I’m going to do some searching on this now.  This is pretty big news I’d say.  Also, I don’t think it’s beyond the realm of reason that there has been many similar efforts that are either monitored or have been thwarted. Why is this this particular attempt making the news? See what I mean?


----------



## DC (Oct 15, 2018)

Why I posted it here. When it came out no other news outlet was talking about it. I think because of the recent mob talk from the left this may be a reason to stomp out all left mob organizations.


----------



## ThunderHorse (Oct 15, 2018)

On the Daily Beast and Daily Caller...


----------



## Isiah6:8 (Oct 15, 2018)

MikeDelta said:


> Is there really a need, why was name the SS agent listed?



He is the Special Agent in charge of the PPD.  No reason not to name him, he does a lot of their press releases.


----------



## Cookie_ (Oct 15, 2018)

OAN is about as trustful as Mother Jones; that is, their tilt is pretty strong towards either political spectrum.  So far, they seem to be the only news source that mentions Antifa, and in context it isn't even connected to the story at all.

As for other news outlets, I see the daily beast reported on it earlier How the Secret Service Foiled a Trump Assassination Attempt.


----------



## DC (Oct 15, 2018)

I found this late last nite. Fox is the online Inquirer now days.


----------



## MikeDelta (Oct 15, 2018)

Isiah6:8 said:


> He is the Special Agent in charge of the PPD.  No reason not to name him, he does a lot of their press releases.



Yes, actually thought of that after I posted; shouldn’t comment while I’m doing cardio.


----------



## MikeDelta (Oct 15, 2018)

Isiah6:8 said:


> He is the Special Agent in charge of the PPD.  No reason not to name him, he does a lot of their press releases.





Isiah6:8 said:


> He is the Special Agent in charge of the PPD.  No reason not to name him, he does a lot of their press releases.



What really got on my radar the most is 1) Why isn't this bigger news (more outlets) 2) Why this particular incident? It's not beyond the realm of reason that this is not the first time we've encountered knowledge of this sort of thing.


----------



## Isiah6:8 (Oct 15, 2018)

MikeDelta said:


> What really got on my radar the most is 1) Why isn't this bigger news (more outlets) 2) Why this particular incident? It's not beyond the realm of reason that this is not the first time we've encountered knowledge of this sort of thing.

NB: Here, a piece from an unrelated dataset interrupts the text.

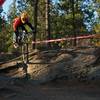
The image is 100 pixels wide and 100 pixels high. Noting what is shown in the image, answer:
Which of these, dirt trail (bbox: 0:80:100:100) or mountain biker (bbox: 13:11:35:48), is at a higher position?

Great questions, I don’t know but I had the same thought on point 2.


----------



## MikeDelta (Oct 15, 2018)

Isiah6:8 said:


> Great questions, I don’t know but I had the same thought on point 2.



Yes, its a little odd


----------



## Blizzard (Oct 15, 2018)

That's a pretty vague article, to say the least.

Wonder if this is the "attempt" in the Phillipines that was actually documented in the National Geographic program on the Secret Service  that aired last night (interesting show btw)?
Channel Homepage

The article came out last evening as well right around the time show aired.  Was NG their source?

I imagine this happens somewhat regularly at some level.


----------



## Cookie_ (Oct 15, 2018)

Blizzard said:


> That's a pretty vague article, to say the least.
> 
> Wonder if this is the "attempt" in the Phillipines that was actually documented in the National Geographic program on the Secret Service  that aired last night (interesting show btw)?
> Channel Homepage
> ...



It was. The Daily Beast link I provided up there earlier said so, and so did the daily caller


----------



## Blizzard (Oct 15, 2018)

Cookie_101st said:


> It was. The Daily Beast link I provided up there earlier said so, and so did the daily caller


Wasn't trying fo steal your thunder.  Obviously didn't read the other Daily Beast or Caller links.


----------



## Cookie_ (Oct 15, 2018)

Blizzard said:


> Wasn't trying fo steal your thunder.  Obviously didn't read the other Daily Beast or Caller links.


It's all good. Hell, I'm pretty sure thunder horse posted them before I did


----------